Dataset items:
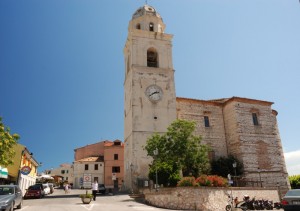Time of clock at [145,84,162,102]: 2:40
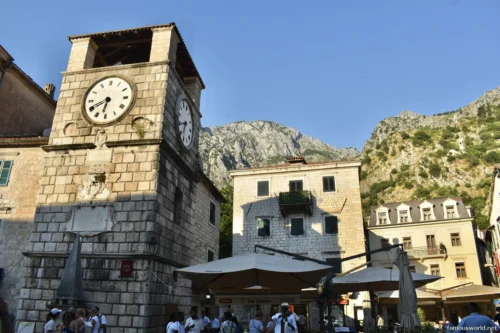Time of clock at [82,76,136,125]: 6:41
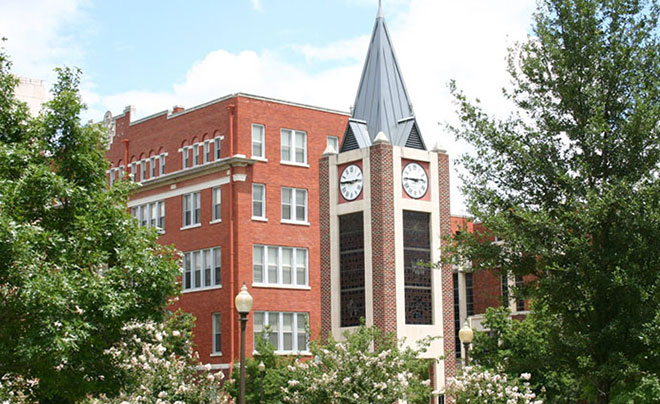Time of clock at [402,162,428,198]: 2:45
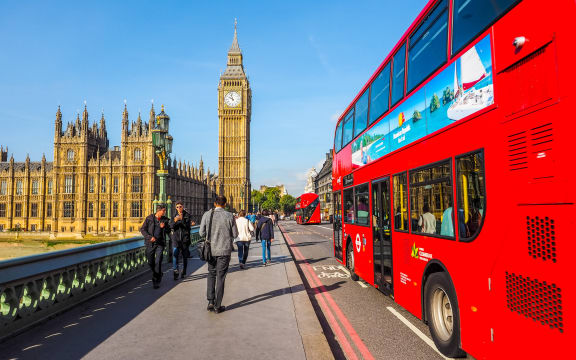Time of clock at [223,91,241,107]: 9:57
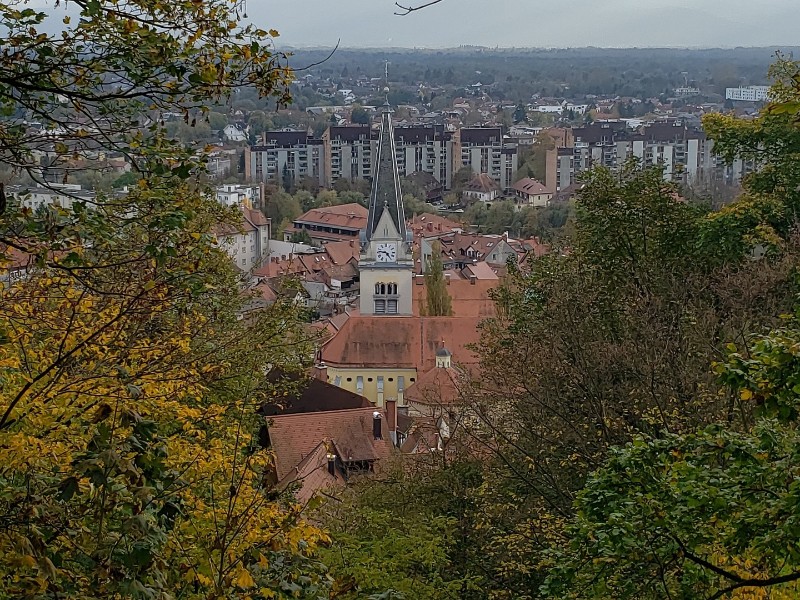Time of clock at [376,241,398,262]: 4:46
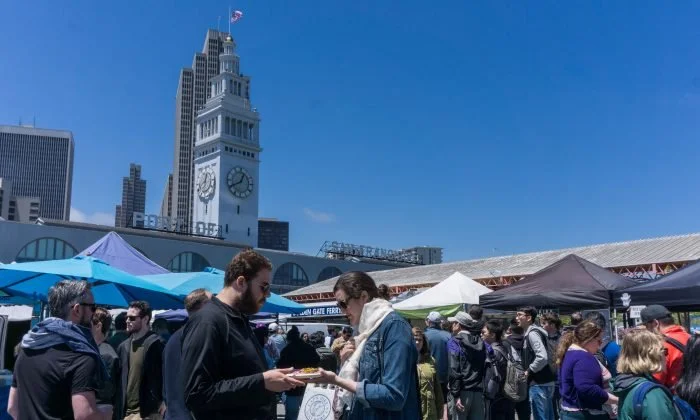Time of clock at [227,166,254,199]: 12:40
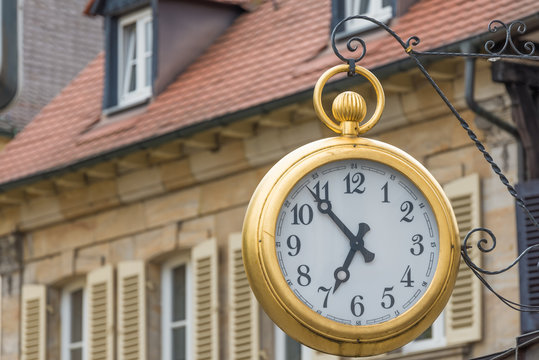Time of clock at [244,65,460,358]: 6:53
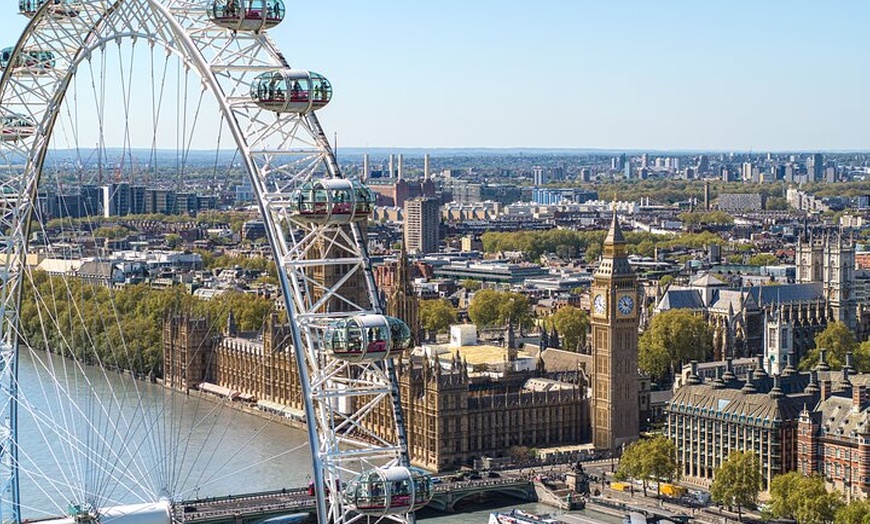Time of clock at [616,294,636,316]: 11:17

→ **WHAT IS BEING ASKED**: Output the lines of the listing as a JSON list of strings, one string per line, with blank lines left out. Leave the pictures out of the result.

→ **RESULT OF THE EXERCISE**:
[
  "Time of clock at [145,84,162,102]: 2:40",
  "Time of clock at [82,76,136,125]: 6:41",
  "Time of clock at [402,162,428,198]: 2:45",
  "Time of clock at [223,91,241,107]: 9:57",
  "Time of clock at [376,241,398,262]: 4:46",
  "Time of clock at [227,166,254,199]: 12:40",
  "Time of clock at [244,65,460,358]: 6:53",
  "Time of clock at [616,294,636,316]: 11:17"
]